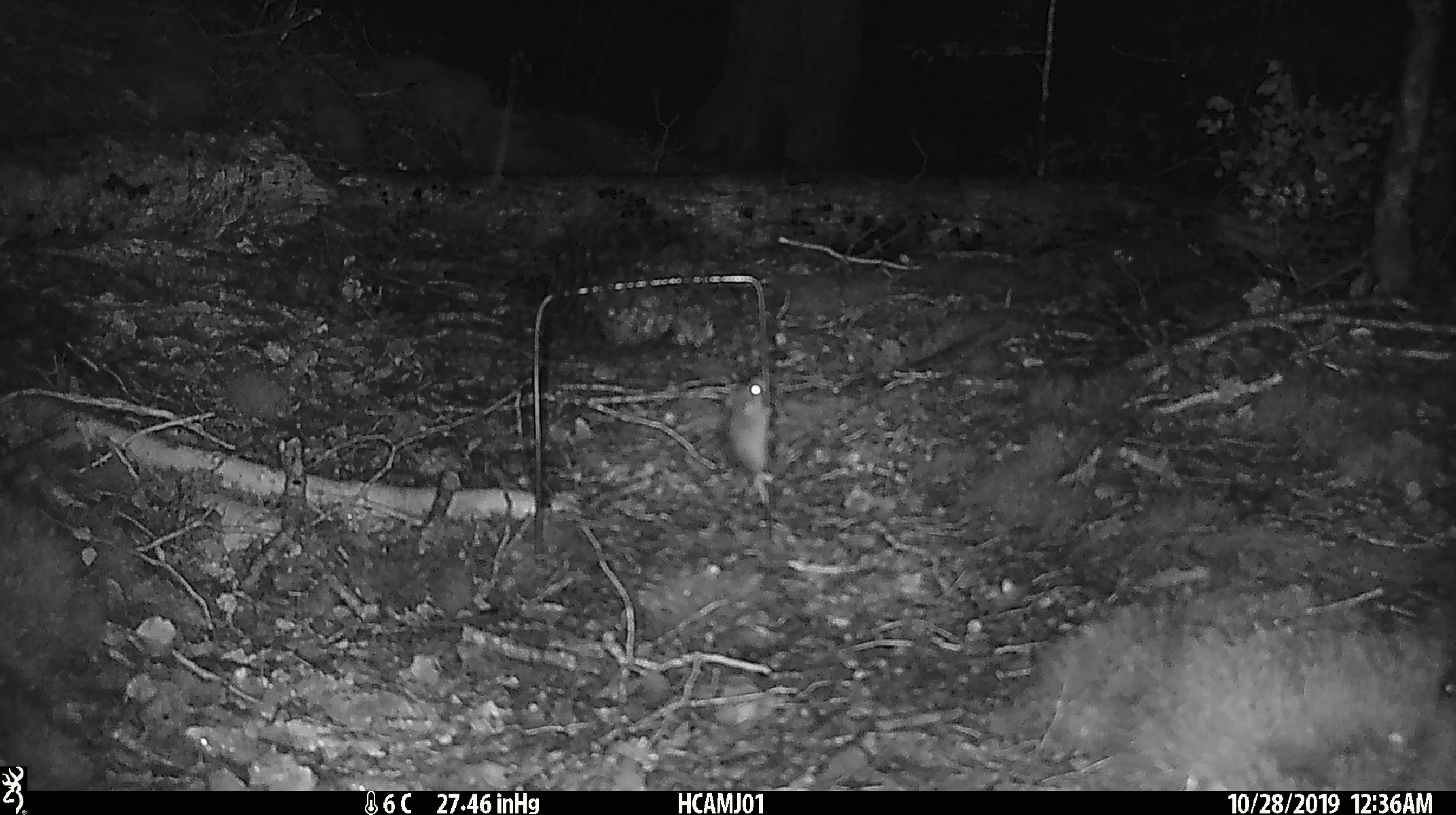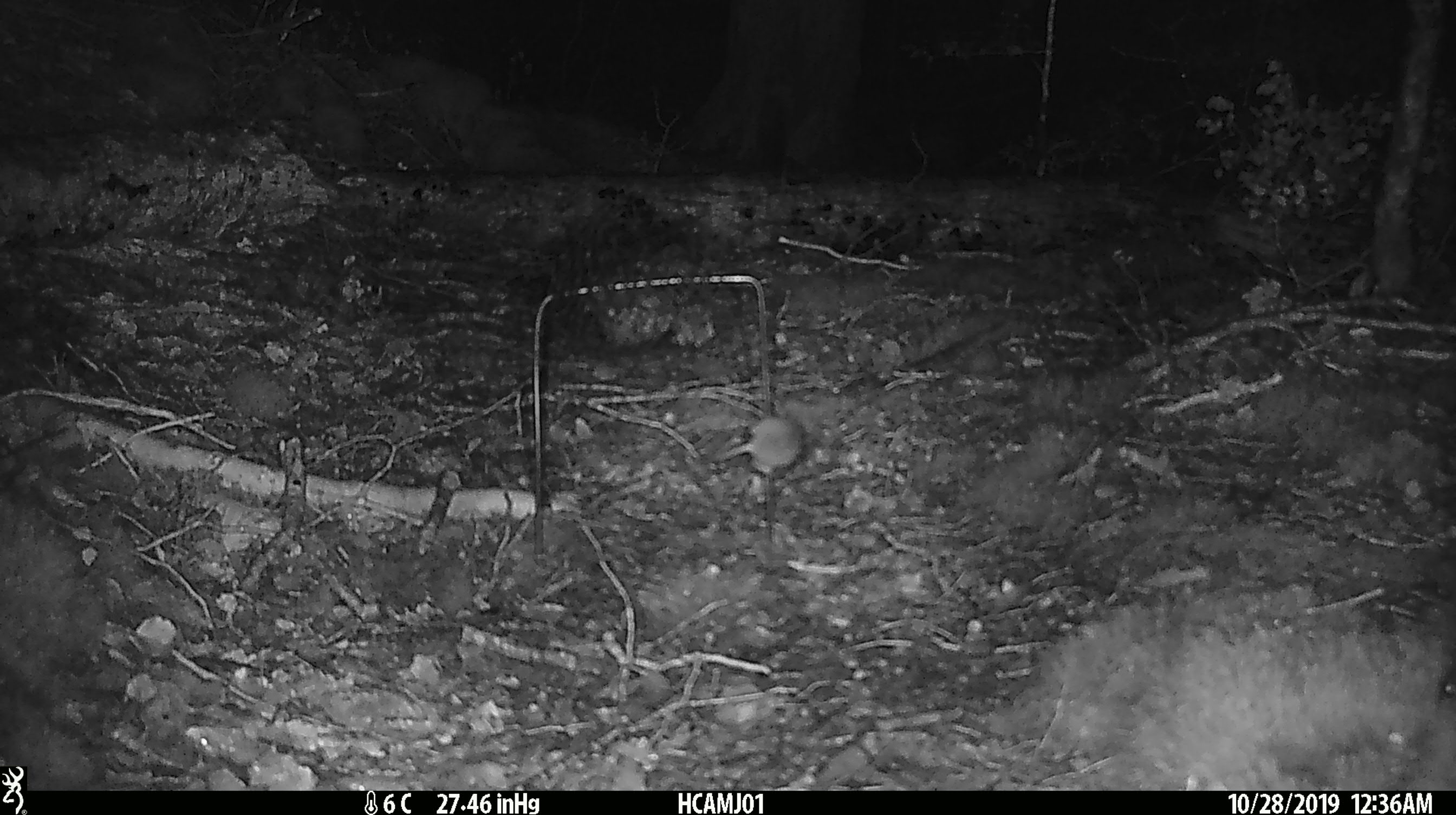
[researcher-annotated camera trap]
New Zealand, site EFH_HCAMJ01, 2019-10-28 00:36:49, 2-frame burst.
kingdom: Animalia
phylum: Chordata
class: Mammalia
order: Rodentia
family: Muridae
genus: Mus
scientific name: Mus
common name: mouse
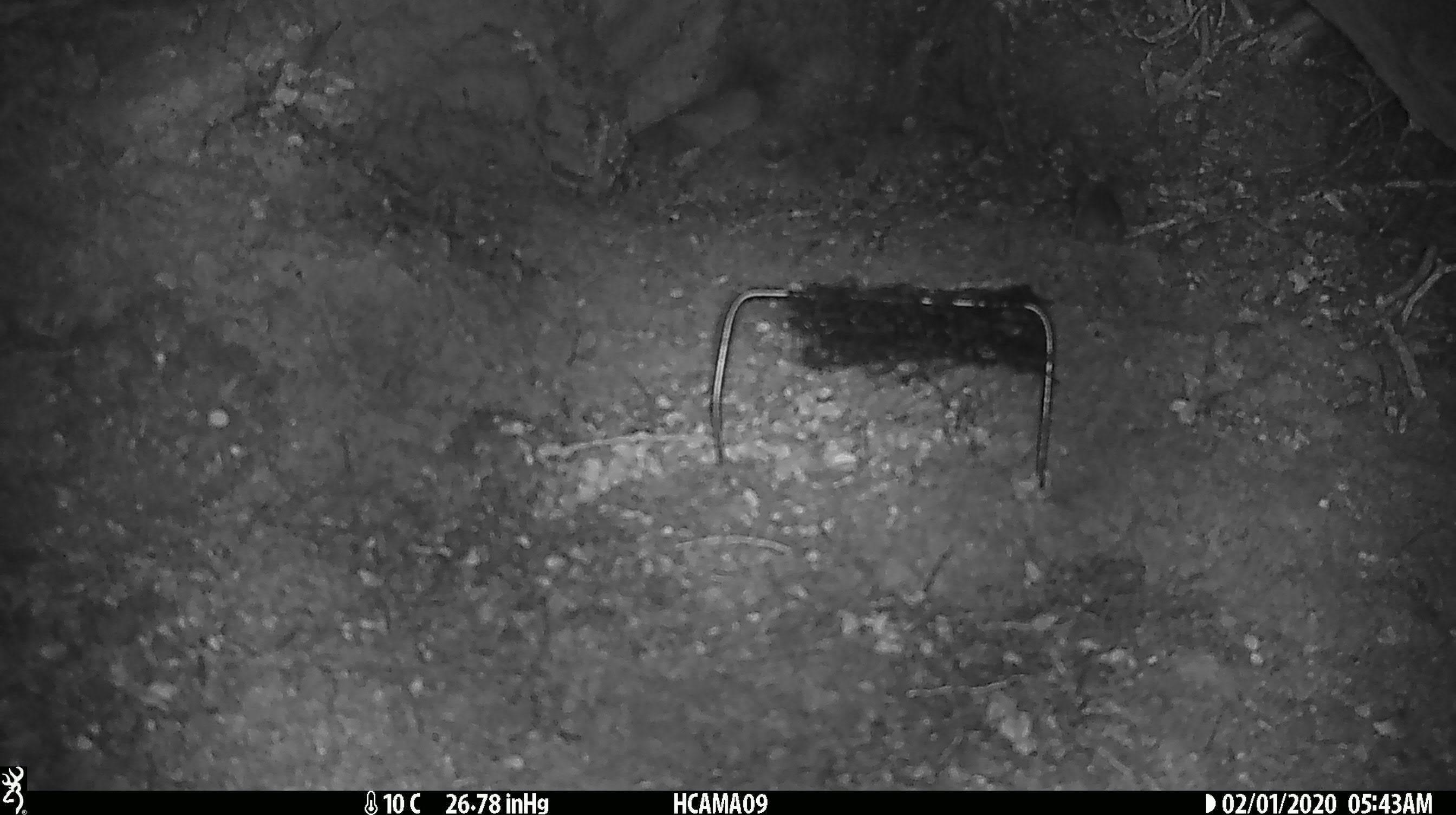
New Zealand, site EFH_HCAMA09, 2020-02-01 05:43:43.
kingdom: Animalia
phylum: Chordata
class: Mammalia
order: Rodentia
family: Muridae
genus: Mus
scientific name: Mus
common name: mouse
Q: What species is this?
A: Mouse (Mus).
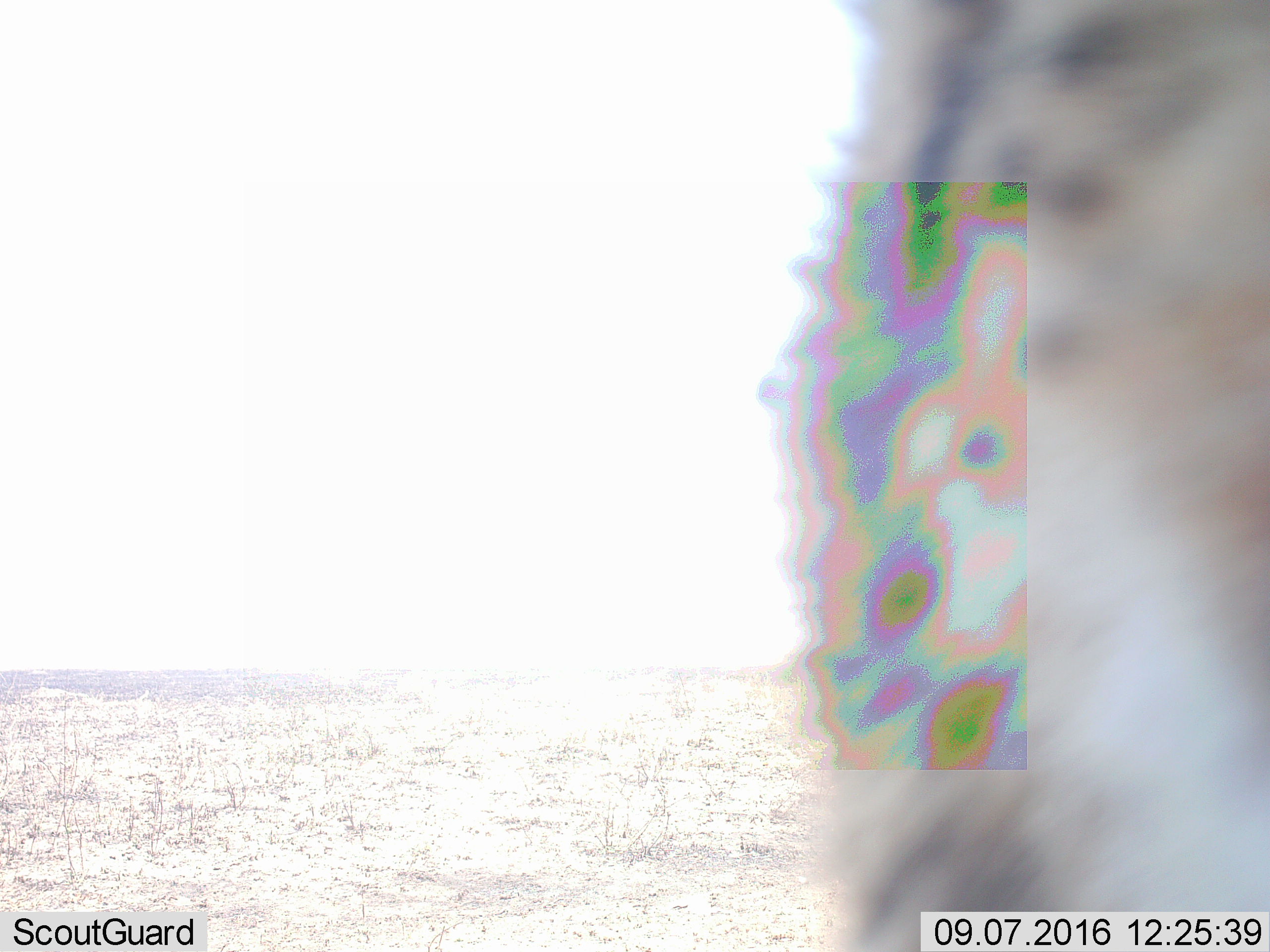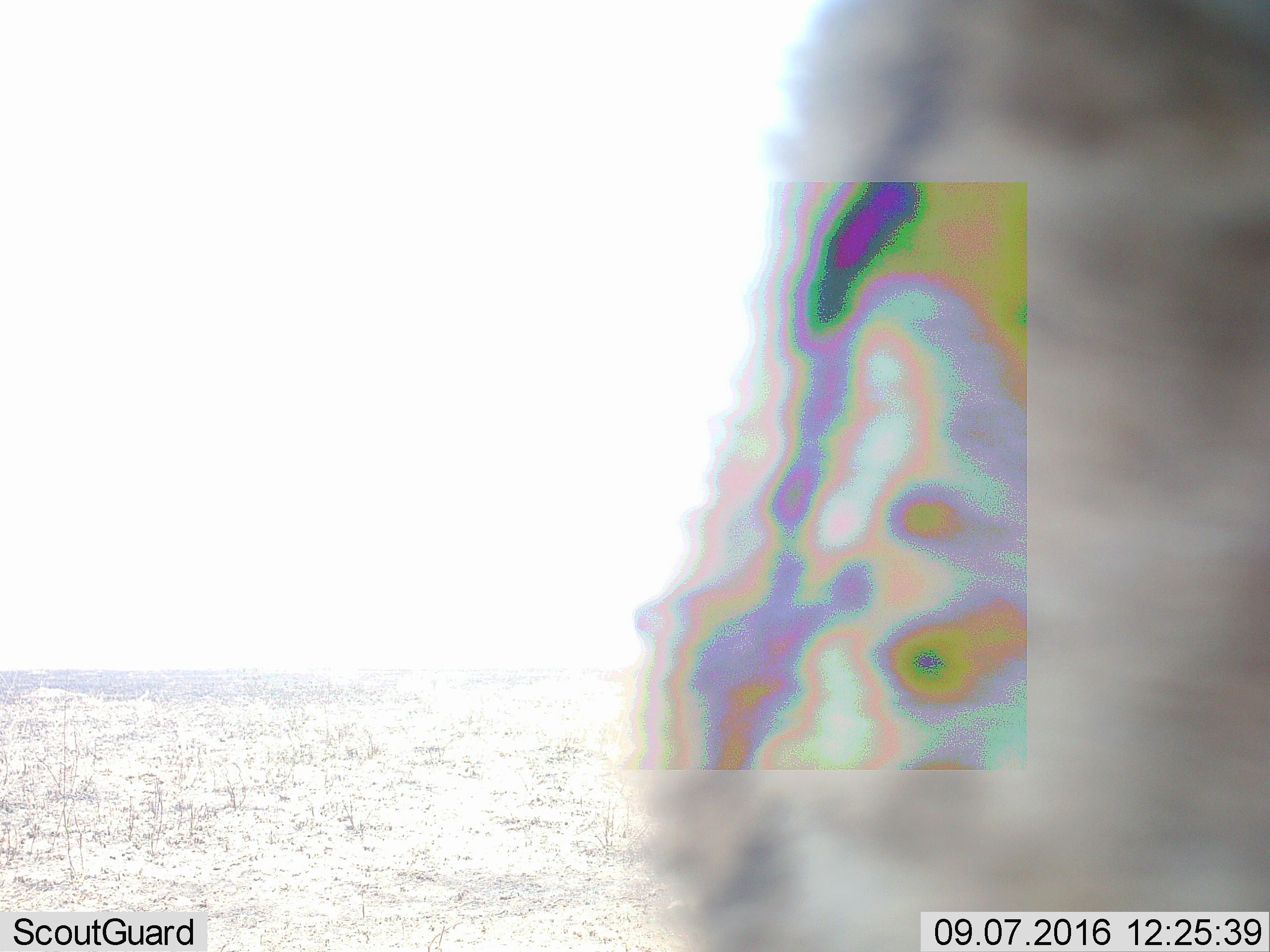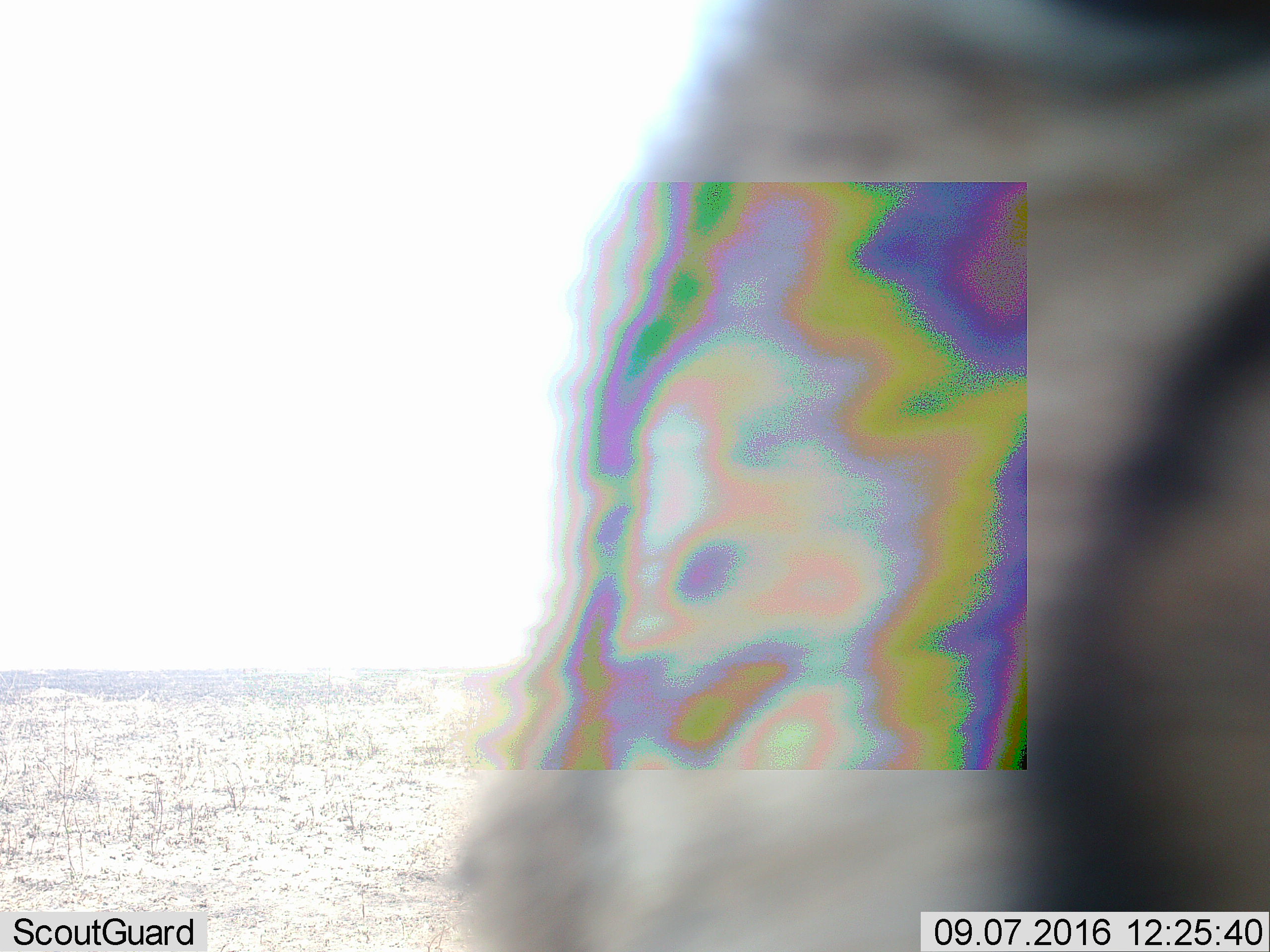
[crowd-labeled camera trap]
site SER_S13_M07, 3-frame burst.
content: unidentified animal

- - - -

** WHAT YOU ARE ASKED TO DO **
The answer must consist solely of the number of lines in the entries that contain the word "burst".

** RESPONSE FOR THIS EXERCISE **
2